Retailers are being urged to crack down on early Easter egg sales to help tackle obesity after research revealed that half the British public have bought and eaten at least one Easter-related product despite there being over three weeks until Easter.
Research commissioned by the Royal Society for Public Health (RSPH) also found that 77% of people think supermarkets start selling Easter eggs and related treats too earlier.
57% of parents agree that their child has been tempted by Easter themed treats displayed near checkouts, while 68% of people said that holiday and special occasions are used too much to advertise and sell unhealthy food.
With the average Easter egg equating to almost three quarters of an adults recommended daily calorie intake, RSPH is calling for retailers to end pester power strategies by limiting how early they push seasonal products which are high in fat, salt and sugar, and to remove these from supermarket checkouts.

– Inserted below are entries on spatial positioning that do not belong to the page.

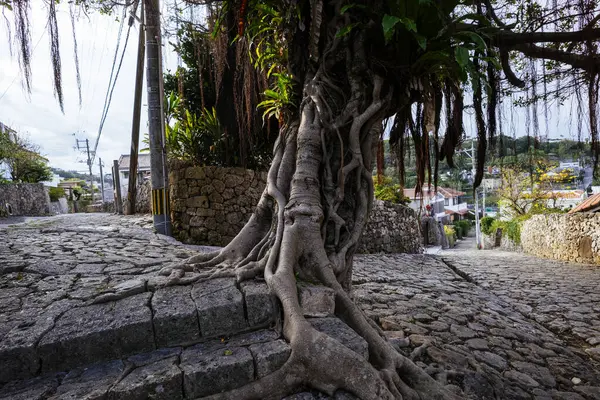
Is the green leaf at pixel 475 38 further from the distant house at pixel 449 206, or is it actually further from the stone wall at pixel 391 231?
the distant house at pixel 449 206

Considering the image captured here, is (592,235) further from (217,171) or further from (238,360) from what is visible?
(238,360)

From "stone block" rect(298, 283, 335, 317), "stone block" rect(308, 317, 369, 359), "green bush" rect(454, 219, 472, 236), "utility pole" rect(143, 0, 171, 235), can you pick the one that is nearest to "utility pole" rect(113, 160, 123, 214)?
"utility pole" rect(143, 0, 171, 235)

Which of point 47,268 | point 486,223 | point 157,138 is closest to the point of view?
point 47,268

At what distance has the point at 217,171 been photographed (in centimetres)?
623

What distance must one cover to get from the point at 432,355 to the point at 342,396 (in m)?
1.20

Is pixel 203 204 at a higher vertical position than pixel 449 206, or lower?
higher

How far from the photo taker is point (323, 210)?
9.34 feet

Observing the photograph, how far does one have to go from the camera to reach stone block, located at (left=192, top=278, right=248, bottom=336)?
203cm

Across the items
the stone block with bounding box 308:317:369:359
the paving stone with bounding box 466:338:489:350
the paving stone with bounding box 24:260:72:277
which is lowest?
the paving stone with bounding box 466:338:489:350

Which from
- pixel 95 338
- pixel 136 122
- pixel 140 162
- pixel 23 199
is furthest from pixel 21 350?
pixel 140 162

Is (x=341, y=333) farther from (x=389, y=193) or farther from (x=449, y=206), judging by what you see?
(x=449, y=206)

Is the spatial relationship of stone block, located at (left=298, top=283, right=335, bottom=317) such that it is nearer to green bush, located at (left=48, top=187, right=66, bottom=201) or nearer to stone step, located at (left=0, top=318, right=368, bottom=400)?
stone step, located at (left=0, top=318, right=368, bottom=400)

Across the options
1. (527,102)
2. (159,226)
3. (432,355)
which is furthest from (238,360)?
(159,226)

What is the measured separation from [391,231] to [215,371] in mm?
8698
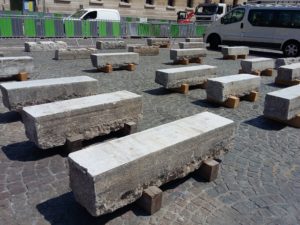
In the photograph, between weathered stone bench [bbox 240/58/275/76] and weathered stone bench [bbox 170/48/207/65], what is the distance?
2.62 m

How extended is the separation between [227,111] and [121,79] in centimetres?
366

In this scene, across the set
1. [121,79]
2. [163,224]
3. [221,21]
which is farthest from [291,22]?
[163,224]

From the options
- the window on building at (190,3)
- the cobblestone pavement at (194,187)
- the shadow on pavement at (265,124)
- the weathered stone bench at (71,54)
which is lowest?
the cobblestone pavement at (194,187)

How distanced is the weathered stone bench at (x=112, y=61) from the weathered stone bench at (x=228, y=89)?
399cm

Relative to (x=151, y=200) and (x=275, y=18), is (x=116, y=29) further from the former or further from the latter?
(x=151, y=200)

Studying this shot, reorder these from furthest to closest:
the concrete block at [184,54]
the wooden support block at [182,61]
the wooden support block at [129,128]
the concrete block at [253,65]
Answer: the wooden support block at [182,61]
the concrete block at [184,54]
the concrete block at [253,65]
the wooden support block at [129,128]

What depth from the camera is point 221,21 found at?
17.0m

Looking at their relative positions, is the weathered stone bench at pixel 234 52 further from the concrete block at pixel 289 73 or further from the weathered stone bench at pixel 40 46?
the weathered stone bench at pixel 40 46

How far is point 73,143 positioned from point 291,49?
13.7 meters

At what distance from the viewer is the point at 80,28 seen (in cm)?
1777

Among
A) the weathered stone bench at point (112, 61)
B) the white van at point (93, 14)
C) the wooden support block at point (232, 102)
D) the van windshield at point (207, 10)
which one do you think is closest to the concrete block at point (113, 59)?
the weathered stone bench at point (112, 61)

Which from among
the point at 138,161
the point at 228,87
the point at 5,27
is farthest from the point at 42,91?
the point at 5,27

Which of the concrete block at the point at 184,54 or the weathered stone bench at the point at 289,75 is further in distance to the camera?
the concrete block at the point at 184,54

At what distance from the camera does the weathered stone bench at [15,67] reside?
7.66 meters
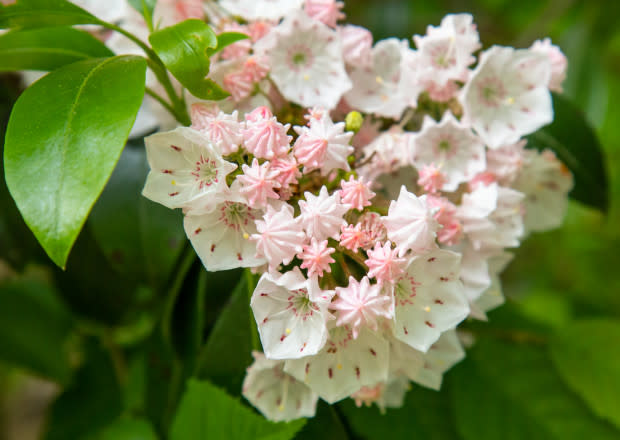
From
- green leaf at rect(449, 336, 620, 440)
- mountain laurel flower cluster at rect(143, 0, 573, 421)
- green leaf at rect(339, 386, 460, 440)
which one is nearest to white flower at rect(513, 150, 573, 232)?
mountain laurel flower cluster at rect(143, 0, 573, 421)

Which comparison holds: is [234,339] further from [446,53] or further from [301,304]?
[446,53]

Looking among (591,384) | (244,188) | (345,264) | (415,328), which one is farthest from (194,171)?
(591,384)

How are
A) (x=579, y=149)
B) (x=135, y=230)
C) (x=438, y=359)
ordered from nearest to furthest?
(x=438, y=359) < (x=135, y=230) < (x=579, y=149)

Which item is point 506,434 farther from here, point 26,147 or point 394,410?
point 26,147

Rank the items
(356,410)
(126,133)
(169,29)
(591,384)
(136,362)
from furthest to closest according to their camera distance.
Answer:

“We recognise that special occasions such as Easter are a time for indulgence and treats. However, it is clear that many shops and supermarkets are pushing products way too early – it isn’t uncommon to find Easter eggs on sale in the first week of January,” said Shirley Cramer, Chief Executive of RSPH.
“Our research suggests that the public find this mildly irritating and it is just putting unnecessary temptation out there, particularly for children.
“If supermarkets are serious about tackling the obesity epidemic, we would urge retailers to change their marketing strategies in the interest of the public’s health.”